A mãe de Henry se emociona só de lembrar da dificuldade que foi para conseguir essa injeção. A Zolgensma está na lista dos medicamentos mais caros do mundo. Atualmente, custa aproximadamente R$ 6 milhões, e não é disponibilizado pelo SUS. “Entramos na Justiça. Foi o jeito. E ganhamos. Hoje, essa dose é aplicada em poucos estados. É possível tomar em Curitiba, Rio de Janeiro, São Paulo, Brasília, Piauí… e também aplicam em um hospital de Recife, que é o mais perto aqui do Rio Grande do Norte”.
E qual foi a dificuldade? “A medicação que Henry tomou não era para ele. A dose era para outra criança. Só que esse medicamento tem uma restrição. Para tomar, a criança não pode estar doente, e a criança que deveria receber a injeção estava gripada, então a dose foi repassada para o meu filho. A nossa sorte é que a médica da criança que ficou gripada é a mesma que atende o Henry. Daí ela entrou em contato com o Ministério da Saúde e conseguiu autorização para aplicar a injeção no Henry. Soubemos disso por volta das 12h da quinta-feira da semana passada, e precisávamos estar em Recife até as 12h da sexta para realizarmos todo o protocolo para Henry receber a medicação, ou seja, em até 24 horas. Foi muita correria”.
Aline lembra que as horas foram passando e o tempo ficando cada vez mais curto até conseguirem realizar o transporte do Henry até a capital pernambucana. “Ainda na quinta-feira, a equipe médica do HUOL fez contato com o SAMU RN, que chegou a pensar na possibilidade de levarmos o Henry de carro. Mas ele é só um bebezinho, muito pequeno, e as estradas fariam o veículo balançar demais.

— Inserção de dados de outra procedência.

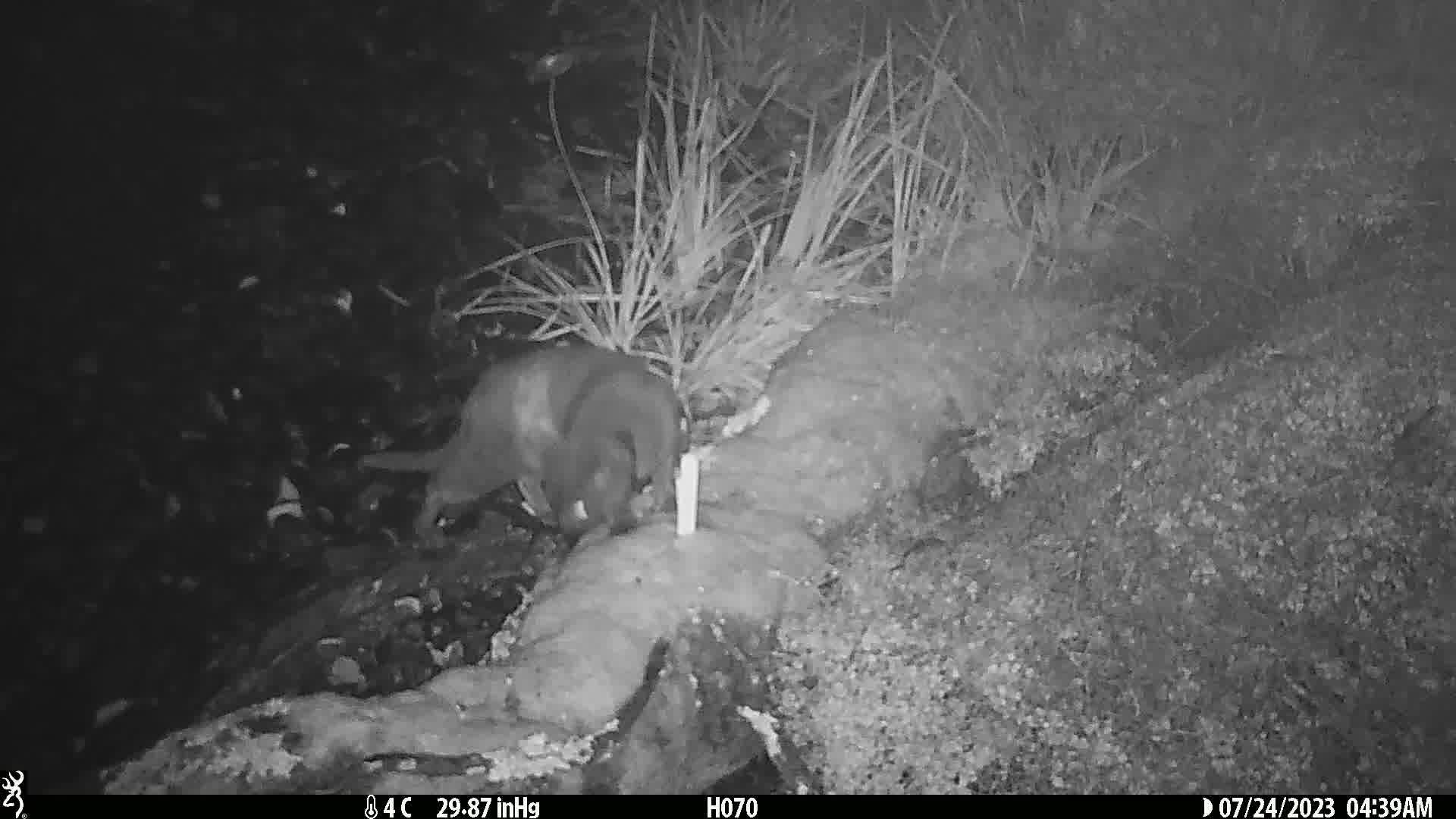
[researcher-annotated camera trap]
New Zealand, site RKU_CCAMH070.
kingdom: Animalia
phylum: Chordata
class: Mammalia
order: Carnivora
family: Felidae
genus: Felis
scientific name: Felis catus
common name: domestic cat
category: cat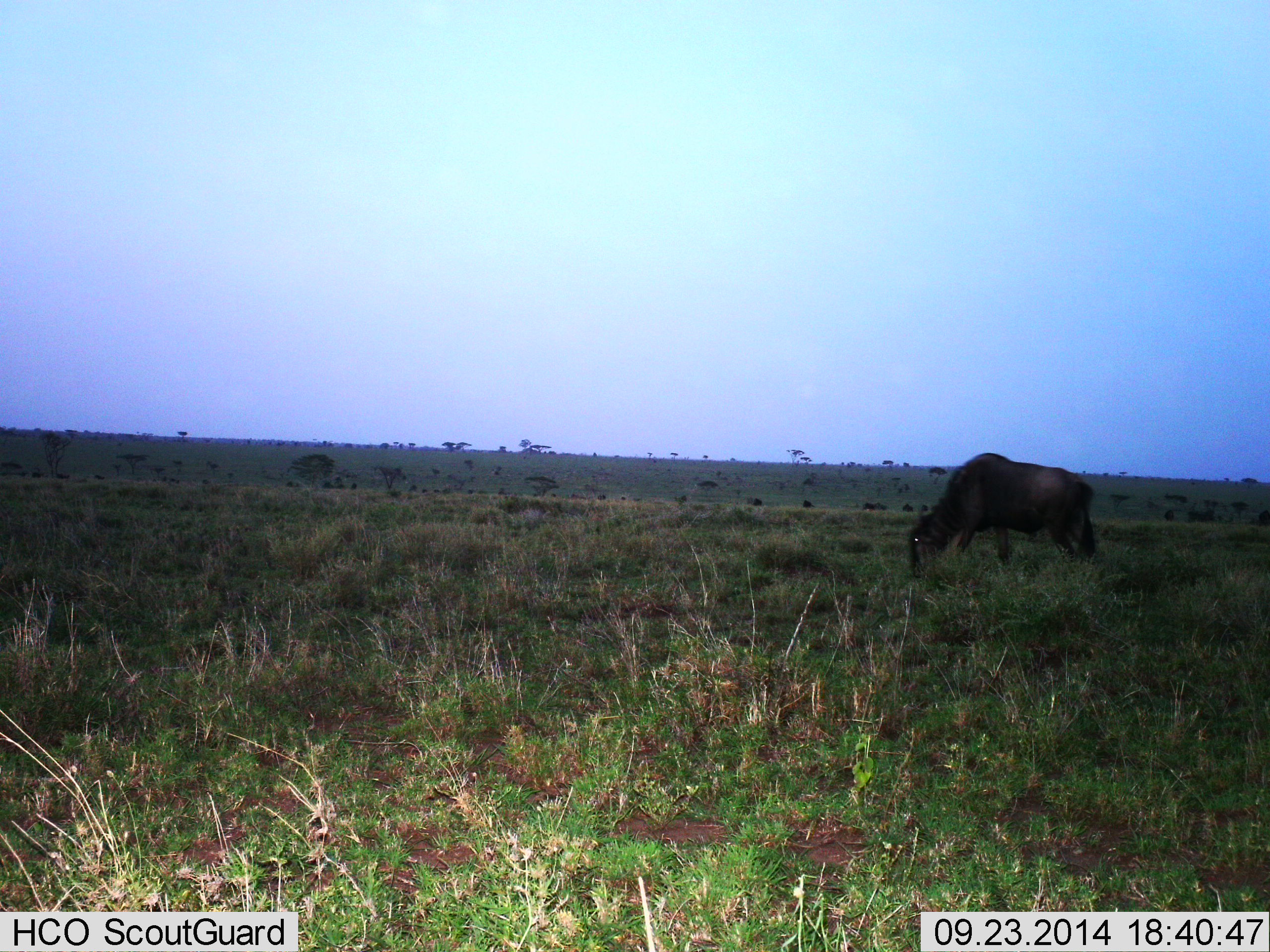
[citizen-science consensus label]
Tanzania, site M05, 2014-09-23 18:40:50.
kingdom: Animalia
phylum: Chordata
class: Mammalia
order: Artiodactyla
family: Bovidae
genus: Connochaetes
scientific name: Connochaetes taurinus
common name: blue wildebeest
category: wildebeest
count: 1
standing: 30%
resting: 10%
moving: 10%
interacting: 10%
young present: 0%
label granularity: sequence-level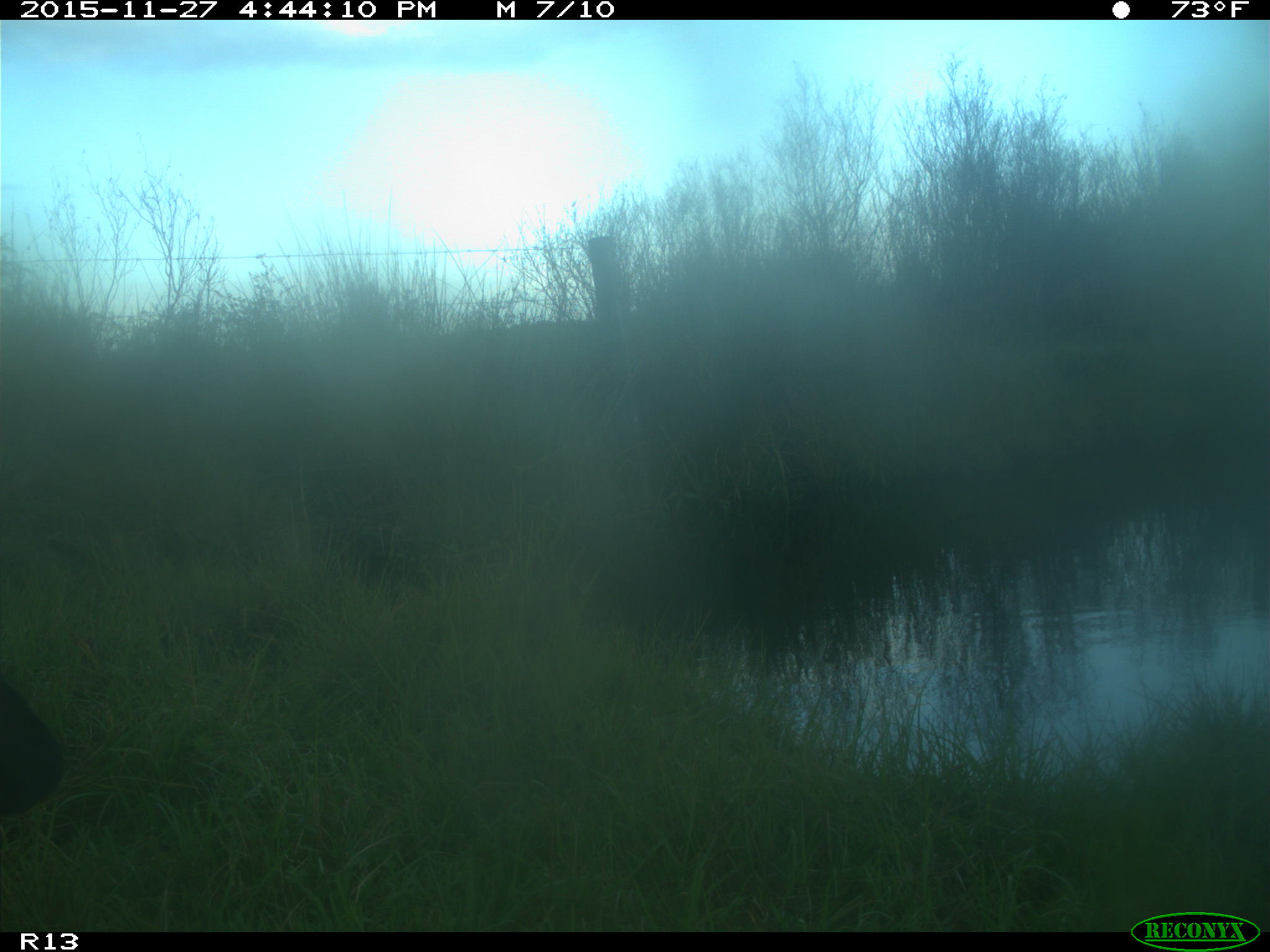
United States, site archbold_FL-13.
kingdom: Animalia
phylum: Chordata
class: Mammalia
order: Artiodactyla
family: Bovidae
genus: Bos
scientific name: Bos taurus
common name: domestic cow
Bos taurus (domestic cow).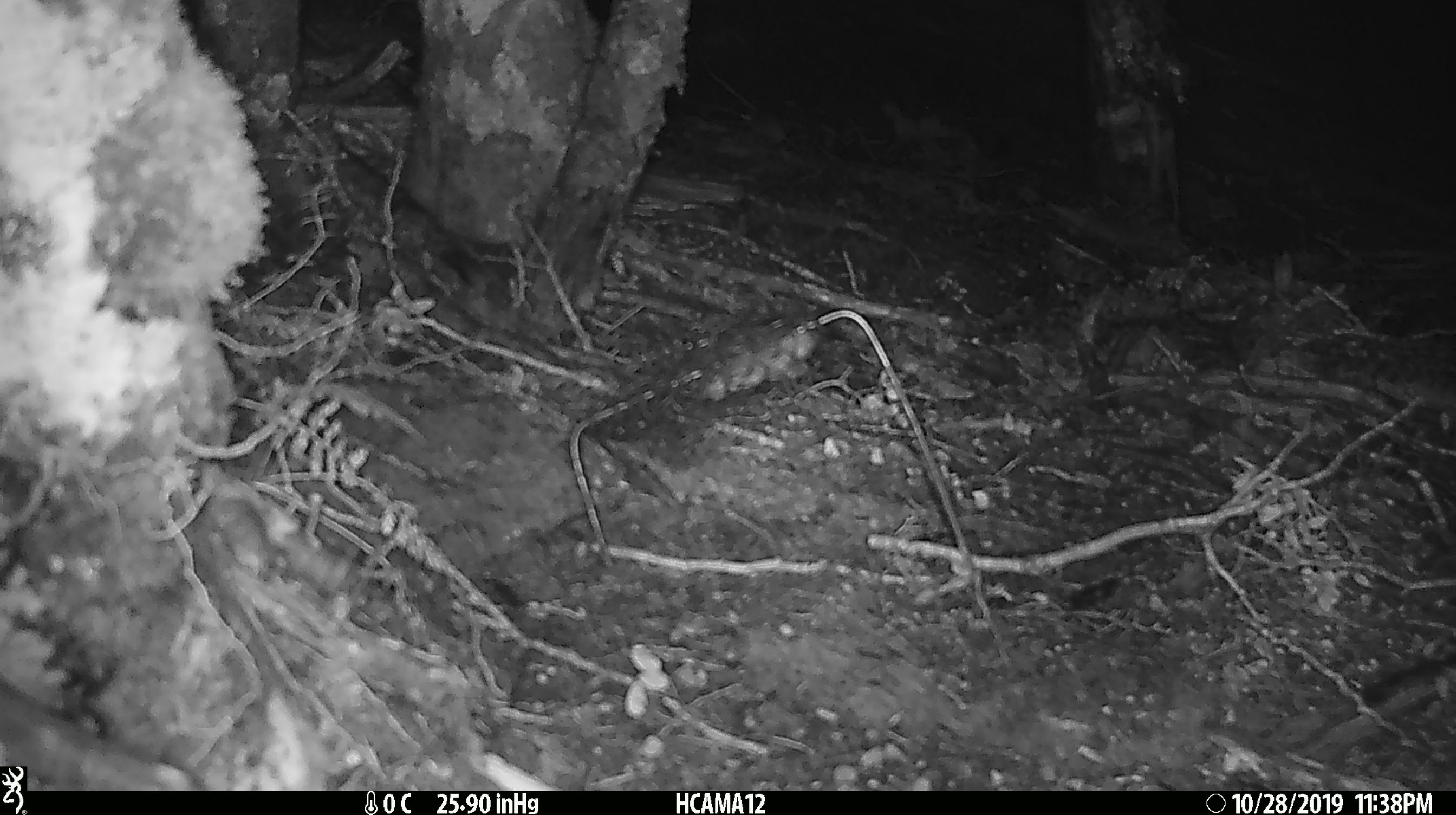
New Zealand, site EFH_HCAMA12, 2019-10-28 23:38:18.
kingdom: Animalia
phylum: Chordata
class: Mammalia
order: Rodentia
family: Muridae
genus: Mus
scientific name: Mus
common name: mouse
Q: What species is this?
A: Mouse (Mus).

Se fossemos devagar, perderíamos o prazo. Até que foi feito contato com o CIOPAER, que aceitou a missão. Eu sou muito agradecida ao SAMU RN e ao CIOPAER pela ajuda. Todos se sensibilizaram e lutaram muito para que conseguíssemos fazer esse transporte aéreo”, ressaltou. O Centro Integrado de Operações Aéreas, o CIOPAER, é uma unidade da Secretaria da Segurança Pública e da Defesa Social (SESED). Fazem parte da equipe policiais civis, policiais militares e bombeiros militares. São duas aeronaves. O Potiguar 01, que está em manutenção, e o Potiguar 02, que voltou a voar há poucos dias após apresentar um problema técnico.
Na sexta-feira pela manhã, a bordo do Potiguar 02, mãe e filho, médico e enfermeiro, juntamente com a tripulação da aeronave, decolaram. Antes do meio-dia, sãos e salvos, todos estavam no Hospital Santa Joana Recife. E tudo deu certo.
“Henry é portador da AME tipo 1, a mais grave, mais severa e mais agressiva. Tem crianças que vivem normalmente após tomarem essa injeção, a Zolgensma. Quando é feita com diagnóstico precoce, com acompanhamento de fonoaudiologia, fisioterapias intensivas, com tudo isso, é possível ter uma vida normal. Henry parou de se alimentar pela boca com um mês e quatro dias, quando o quadro respiratório dele se agravou e ele precisou parar de mamar. Hoje, meu filho se alimenta por uma sonda na barriga. Minha esperança, depois dessa medicação, é que ele tenha uma vida longa, que consiga progredir. Se Deus quiser, ele terá uma vida mais normal possível”, disse Aline.